Our group eventually reached the coast where most of our Company had assembled in the brick-drying sheds of a large brick-works outside the port of Dunkirk awaiting orders to move into the port for embarkation. From this point we watched the non-stop bombing of the port and the ships in the harbour by the Luftwaffe. This became so intense that GHQ decided that evacuation through the port would have to cease. As darkness fell on our third evening we set off on a forced march along the coast road through the night, and reached the beaches at La Panne as dawn was breaking to find them to be covered with thousands of troops waiting their turn to be taken out to the armada of all kinds of vessels lying off-shore.
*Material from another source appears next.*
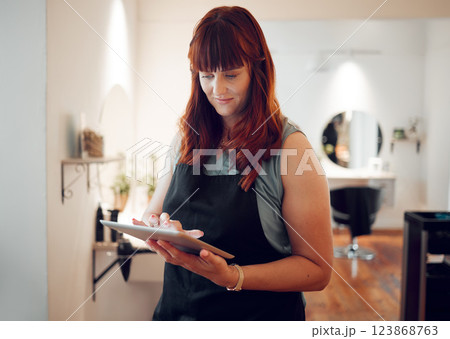 Woman, digital tablet and salon schedule for small business calendar, internet booking or customer management. Smile happy and thinking hair stylist on technology for hairdresser dye stock management 123868763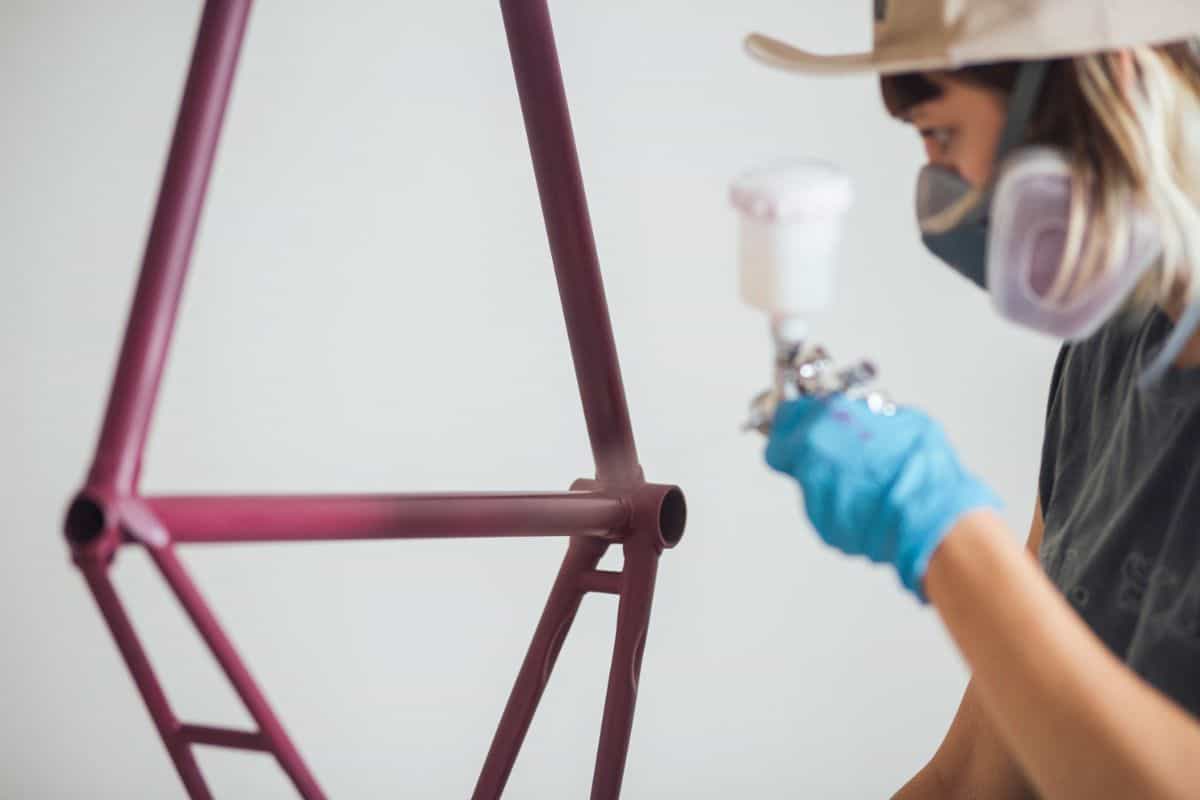 Funky modern woman painting bicycle frame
As Royal Engineers we were immediately given the task of utilising large vehicles to create make-shift jetties over which the wounded could be carried to small boats which transported them to the larger vessels lying off-shore. These activities continued, but within a couple of hours the enemy realised that the main evacuation had switched from the port to the beaches, and they then also switched their bombing and straffing attacks to the beaches and the shipping. I remember well the very sunny weather and extremely calm seas during those few days which enabled so many of us to escape back to England. Eventually it was our turn to leave. We had to wade out up to our necks to climb aboard a French naval pinnace, and it was whilst we were in the water that we were dive-bombed by a Stuka. He dropped his bomb close enough to send a very frightening and unpleasant shock-wave through the water which made my body feel that it was being compressed. None of our party was hurt, but the shock caused me to lose my hair during the next month. I was bald at the age of 24. The pinnace took us into deeper water to a large paddle steamer which in turn took us further out to sea where we had to jump from its deck to the deck of HMS Calcutta, a very fast anti-aircraft cruiser which had come straight from the Narvic debacle, and which then took us into Sheerness in a very short time. (HMS Calcutta was a Light cruiser of the Carlisle class. She evacuated 656 troops on the night of 27/28 May, 1940 and a further 1,200 on the night of 28/29th May – including my father.)
Compared to the pandemonium we had left of the beaches only an hour or so before, the organisation of the reception and handling of the evacuated forces was extremely efficient, both by professional people and the many volunteers. We were greeted with bowls of rich Irish stew which many of us could not do justice to because owing to the lack of food for some time it was too rich and heavy for our stomachs, even though we felt hungry. Some of the men were suffering from too much stress to be interested in food and they were cared for by people trained for this type of problem. We were then entrained in special trains for unknown destinations. Our train halted at a station south of London where we were served tea and sandwiches, and each of us was provided with a pre-printed card stating that we had arrived safely in UK. We had to address it to our next-of-kin and they were then collected to be posted. I thought that this was a great piece of organisation and it certainly raised the spirits of everyone.”
Throughout his life my father never spoke about his time on the beaches at La Panne. But now having read the different articles, and reading the many letters printed in the Daily Mail, as well as watching the recent television programmes about ‘Operation Dynamo’ I can understand why.